Both STARS and UNICOM draw on MPA's core mandate as a national medicines regulator, with STARS explicitly focused on strengthening regulatory science training across academia.
LAKEMEDELSVERKET
Sweden's national medicines regulatory authority, specializing in IDMP standardization, pharmaceutical eHealth data, and cross-border medicine identification.
Their core work
Läkemedelsverket is Sweden's national regulatory authority for medicines, medical devices, and narcotic drugs — a government agency responsible for approving, monitoring, and ensuring the safety of medicinal products on the Swedish market. In EU research projects, they contribute official regulatory expertise, national authority perspectives, and direct experience implementing EU pharmaceutical law at the national level. Their H2020 work focuses specifically on digital medicine data infrastructure: standardizing how medicines are identified and described across EU member states, and enabling safe cross-border exchange of health data. They are one of the few national medicines agencies actively engaged in building the technical and regulatory standards that underpin Europe's pharmaceutical digital transformation.
What they specialise in
UNICOM (€973K, 2019–2024) is dedicated to up-scaling univocal global identification of medicines under the ISO IDMP standard, a central EU regulatory requirement.
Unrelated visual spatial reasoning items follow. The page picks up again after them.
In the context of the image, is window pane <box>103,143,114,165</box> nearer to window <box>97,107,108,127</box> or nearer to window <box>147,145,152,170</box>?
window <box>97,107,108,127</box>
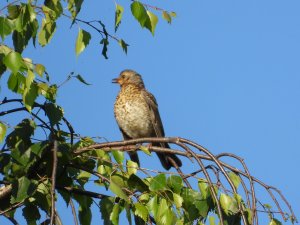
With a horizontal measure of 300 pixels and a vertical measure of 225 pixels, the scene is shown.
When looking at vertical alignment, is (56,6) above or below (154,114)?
below

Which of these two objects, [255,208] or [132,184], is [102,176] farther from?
[255,208]

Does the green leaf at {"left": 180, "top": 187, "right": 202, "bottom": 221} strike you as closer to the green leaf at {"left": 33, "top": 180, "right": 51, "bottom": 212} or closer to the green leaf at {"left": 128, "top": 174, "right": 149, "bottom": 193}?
the green leaf at {"left": 128, "top": 174, "right": 149, "bottom": 193}

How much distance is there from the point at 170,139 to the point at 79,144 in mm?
549

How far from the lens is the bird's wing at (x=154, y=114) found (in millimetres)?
8250

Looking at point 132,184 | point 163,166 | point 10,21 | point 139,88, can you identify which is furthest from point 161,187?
point 139,88

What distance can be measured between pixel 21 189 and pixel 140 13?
971mm

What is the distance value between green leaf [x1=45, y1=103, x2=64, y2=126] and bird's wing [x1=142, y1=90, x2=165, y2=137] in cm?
444

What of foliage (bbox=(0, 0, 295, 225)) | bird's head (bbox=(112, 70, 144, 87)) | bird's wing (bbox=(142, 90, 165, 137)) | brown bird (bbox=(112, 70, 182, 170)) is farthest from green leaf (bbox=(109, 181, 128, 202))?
bird's head (bbox=(112, 70, 144, 87))

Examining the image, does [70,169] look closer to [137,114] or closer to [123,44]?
[123,44]

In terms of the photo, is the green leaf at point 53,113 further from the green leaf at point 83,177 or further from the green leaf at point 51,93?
the green leaf at point 83,177

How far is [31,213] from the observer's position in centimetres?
394

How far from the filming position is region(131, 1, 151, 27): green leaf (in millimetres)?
3602

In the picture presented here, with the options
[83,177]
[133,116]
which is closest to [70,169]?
[83,177]

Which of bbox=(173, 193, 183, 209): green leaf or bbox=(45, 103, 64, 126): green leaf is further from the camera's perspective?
bbox=(45, 103, 64, 126): green leaf
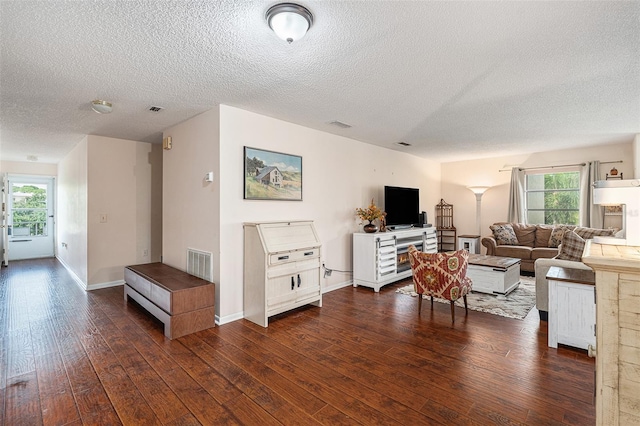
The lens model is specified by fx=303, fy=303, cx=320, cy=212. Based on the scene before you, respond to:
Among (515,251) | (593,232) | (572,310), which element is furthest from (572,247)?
(515,251)

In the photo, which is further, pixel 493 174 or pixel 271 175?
pixel 493 174

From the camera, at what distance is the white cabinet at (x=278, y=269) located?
3279mm

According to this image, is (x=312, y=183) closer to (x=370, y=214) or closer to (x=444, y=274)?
(x=370, y=214)

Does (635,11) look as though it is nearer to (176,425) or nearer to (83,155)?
(176,425)

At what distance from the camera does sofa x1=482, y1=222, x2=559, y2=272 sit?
5.53 metres

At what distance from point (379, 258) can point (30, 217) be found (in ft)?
27.9

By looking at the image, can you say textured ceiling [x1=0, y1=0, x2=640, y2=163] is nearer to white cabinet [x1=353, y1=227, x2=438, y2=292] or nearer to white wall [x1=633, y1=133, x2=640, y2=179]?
white wall [x1=633, y1=133, x2=640, y2=179]

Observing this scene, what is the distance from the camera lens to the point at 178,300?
2996 millimetres

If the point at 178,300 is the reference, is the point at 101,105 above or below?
above

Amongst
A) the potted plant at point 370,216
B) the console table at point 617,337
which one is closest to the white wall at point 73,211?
the potted plant at point 370,216

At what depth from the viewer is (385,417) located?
181 centimetres

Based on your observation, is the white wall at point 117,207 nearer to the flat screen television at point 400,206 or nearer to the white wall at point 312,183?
the white wall at point 312,183

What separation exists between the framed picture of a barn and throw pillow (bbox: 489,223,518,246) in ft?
13.9

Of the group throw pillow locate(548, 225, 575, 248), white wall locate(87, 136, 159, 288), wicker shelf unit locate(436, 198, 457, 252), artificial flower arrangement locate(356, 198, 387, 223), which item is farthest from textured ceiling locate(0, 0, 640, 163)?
wicker shelf unit locate(436, 198, 457, 252)
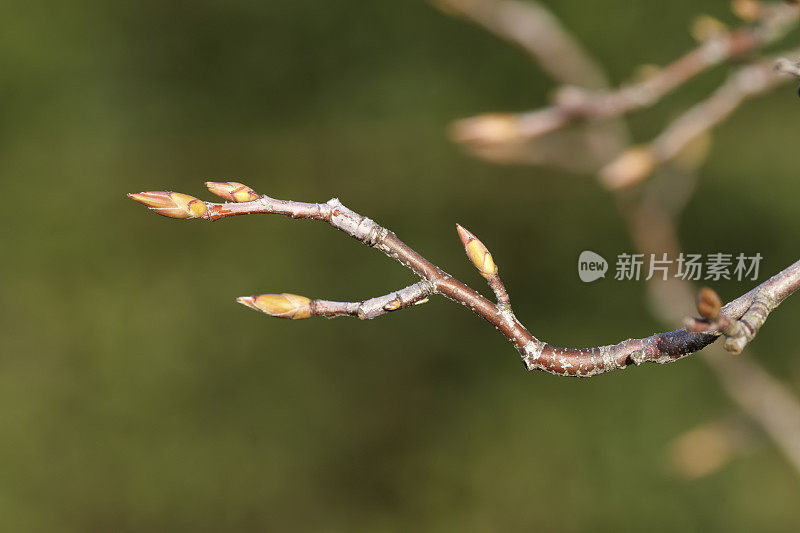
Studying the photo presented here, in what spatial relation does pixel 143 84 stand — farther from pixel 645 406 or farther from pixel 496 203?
pixel 645 406

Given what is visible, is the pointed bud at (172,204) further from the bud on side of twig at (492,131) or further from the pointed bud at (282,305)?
the bud on side of twig at (492,131)

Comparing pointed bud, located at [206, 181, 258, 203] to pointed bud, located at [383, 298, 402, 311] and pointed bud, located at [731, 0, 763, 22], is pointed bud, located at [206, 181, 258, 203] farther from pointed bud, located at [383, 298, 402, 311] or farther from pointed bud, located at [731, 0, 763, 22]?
pointed bud, located at [731, 0, 763, 22]

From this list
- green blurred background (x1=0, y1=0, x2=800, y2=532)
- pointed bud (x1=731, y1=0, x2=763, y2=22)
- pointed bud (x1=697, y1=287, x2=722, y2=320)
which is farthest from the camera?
green blurred background (x1=0, y1=0, x2=800, y2=532)

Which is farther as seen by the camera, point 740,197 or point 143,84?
point 143,84

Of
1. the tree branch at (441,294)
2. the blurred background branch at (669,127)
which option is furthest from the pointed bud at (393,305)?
the blurred background branch at (669,127)

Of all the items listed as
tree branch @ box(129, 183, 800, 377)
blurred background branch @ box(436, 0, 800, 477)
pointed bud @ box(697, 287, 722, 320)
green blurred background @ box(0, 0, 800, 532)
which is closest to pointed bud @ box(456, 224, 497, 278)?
tree branch @ box(129, 183, 800, 377)

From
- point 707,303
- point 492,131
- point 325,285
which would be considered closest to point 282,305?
point 707,303

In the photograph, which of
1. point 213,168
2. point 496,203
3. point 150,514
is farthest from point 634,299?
point 150,514
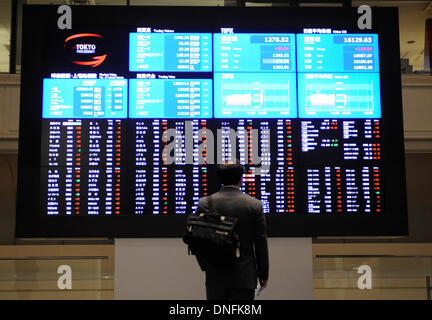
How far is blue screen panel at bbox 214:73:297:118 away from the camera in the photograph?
5.73 meters

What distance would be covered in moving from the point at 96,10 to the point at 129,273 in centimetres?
301

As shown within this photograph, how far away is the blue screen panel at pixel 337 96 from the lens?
578 centimetres

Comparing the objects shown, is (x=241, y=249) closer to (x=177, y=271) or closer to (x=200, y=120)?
(x=177, y=271)

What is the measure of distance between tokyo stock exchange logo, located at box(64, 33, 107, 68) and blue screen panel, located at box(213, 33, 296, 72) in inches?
51.7

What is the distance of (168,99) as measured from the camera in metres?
5.72

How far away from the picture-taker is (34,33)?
19.0 ft

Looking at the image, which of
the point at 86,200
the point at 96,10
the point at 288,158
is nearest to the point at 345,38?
the point at 288,158

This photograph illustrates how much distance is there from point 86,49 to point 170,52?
0.95 meters

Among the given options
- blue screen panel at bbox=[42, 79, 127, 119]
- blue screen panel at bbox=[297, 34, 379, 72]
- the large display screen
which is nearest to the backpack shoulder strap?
the large display screen

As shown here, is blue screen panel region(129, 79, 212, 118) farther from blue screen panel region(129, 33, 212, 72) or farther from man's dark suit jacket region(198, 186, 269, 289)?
man's dark suit jacket region(198, 186, 269, 289)

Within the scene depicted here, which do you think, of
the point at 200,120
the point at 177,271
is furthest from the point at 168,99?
the point at 177,271

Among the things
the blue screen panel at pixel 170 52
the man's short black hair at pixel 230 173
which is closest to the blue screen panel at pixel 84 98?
the blue screen panel at pixel 170 52

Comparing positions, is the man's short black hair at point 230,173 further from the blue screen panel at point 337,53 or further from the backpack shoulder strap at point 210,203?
the blue screen panel at point 337,53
UNICOM connects IDMP implementation with the Connecting Europe Facility (CEF) eHealth infrastructure and the broader EU eHealth Network, positioning MPA at the junction of regulation and digital health.
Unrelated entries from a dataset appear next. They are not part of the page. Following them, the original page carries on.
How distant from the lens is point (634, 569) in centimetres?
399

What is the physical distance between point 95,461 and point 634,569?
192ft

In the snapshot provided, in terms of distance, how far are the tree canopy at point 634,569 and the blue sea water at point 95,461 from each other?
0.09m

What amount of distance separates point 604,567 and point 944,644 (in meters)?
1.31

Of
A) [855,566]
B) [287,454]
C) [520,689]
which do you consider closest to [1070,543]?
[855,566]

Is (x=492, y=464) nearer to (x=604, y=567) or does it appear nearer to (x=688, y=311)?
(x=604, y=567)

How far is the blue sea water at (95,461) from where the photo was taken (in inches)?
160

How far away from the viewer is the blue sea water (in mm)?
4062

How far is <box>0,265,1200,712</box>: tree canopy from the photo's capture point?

Pharmacovigilance appears as a key UNICOM keyword, reflecting MPA's role in drug safety monitoring and its connection to EMA's signal detection and reporting infrastructure.
How they've shifted over time
MPA entered H2020 in 2019 with a dual focus: first, supporting the academic pipeline for regulatory science through STARS — essentially investing in the next generation of regulatory professionals. Simultaneously, they joined UNICOM, which represents a significant pivot toward digital infrastructure for medicines data, specifically IDMP standardization and cross-border eHealth interoperability. Both projects launched the same year, so the keyword shift from "regulation / regulatory science" to "IDMP / drug database / CEF / pharmacovigilance" reflects a deepening into the technical implementation layer of digital pharmaceutical regulation rather than a change in direction. The trajectory points toward data standardization and digital regulatory infrastructure as their dominant EU engagement area.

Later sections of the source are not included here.